Brazil Takes Steps to Transact in Yuan as China Ties Grow
Comment of the Day

March 31 2023

Commentary by Eoin Treacy

Brazil Takes Steps to Transact in Yuan as China Ties Grow

This article from Bloomberg may be of interest to subscribers. Here is a section: 

The announcement came during a Brazil-China business forum in Beijing on Wednesday in which government officials and company executives from both sides discussed trade and investment opportunities. Much of Brazil’s agricultural and mineral products are shipped to the Asian nation.

Brazilian President Luiz Inacio Lula da Silva was due to be in China for an official state visit this week, but was forced to postpone after he was hospitalized with pneumonia.  

China and Brazil also agreed to settle trade in their own currencies, without the need of an intermediary currency like the US dollar, according to a statement from the Brazilian Trade and Investment Promotion Agency. The expectation is to reduce the costs of commercial transactions with the direct exchange between Brazilian reais and yuan.

Tatiana Rosito, Brazil’s Secretary of International Affairs at the Finance Ministry, says the goal is to boost liquidity of the Chinese currency, giving options to investors and traders.

“It’s not a game changer in relation to the impact on short-term trade, but it has the potential to expand transactions and familiarize agents” with transactions in yuan, she said in a telephone interview.

Eoin Treacy's view

The entire global financial sector is built on trust. It is logical for countries trading with one another to accept their respective currencies in exchange for goods and services. The reason it is not commonplace is because currencies are volatile and bilateral relationships have no fallback if one of the party’s proves unreliable.

The SWIFT system has been the default fall back in the post-World War II era. Even when North Korea banks were banned from using it, the process was deliberative and grounded in ensuring confidence in the system.

Shutting Russia out of SWIFT and deploying financial weapons as a means of damaging the economy forced everyone to consider what would happen to them if they fall out of the USA’s good graces. Russia and Iran have signed bilateral trade arrangements but no one pays that much attention. Brazil accepting Renminbi for its metal, agriculture and energy exports is a more momentous event.

China is doing everything it can to be a reliable trade partner. That includes refusing to oversupply currency in response to the pandemic, casting the crusade against domestic big tech as antitrust and ensuring the country’s bonds are well underpinned.

○ ○ ○

■ PROBLEM TO SOLVE ■
In the commentary on Brazil and the yuan, why did President Luiz Inacio Lula da Silva postpone his state visit to China?

○ ○ ○

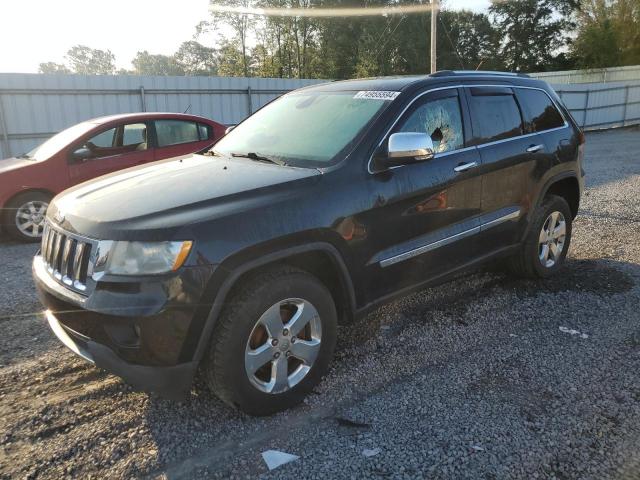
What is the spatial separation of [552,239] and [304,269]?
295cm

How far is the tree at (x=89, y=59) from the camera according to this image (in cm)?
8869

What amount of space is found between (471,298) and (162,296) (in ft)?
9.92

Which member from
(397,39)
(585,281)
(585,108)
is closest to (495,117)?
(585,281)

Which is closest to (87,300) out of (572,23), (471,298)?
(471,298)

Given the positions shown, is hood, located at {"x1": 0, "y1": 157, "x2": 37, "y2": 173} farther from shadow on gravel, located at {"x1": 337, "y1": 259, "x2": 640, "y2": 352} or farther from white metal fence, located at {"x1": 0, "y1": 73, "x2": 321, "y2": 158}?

○ ○ ○

■ RESPONSE TO THE TASK ■
He was hospitalized with pneumonia.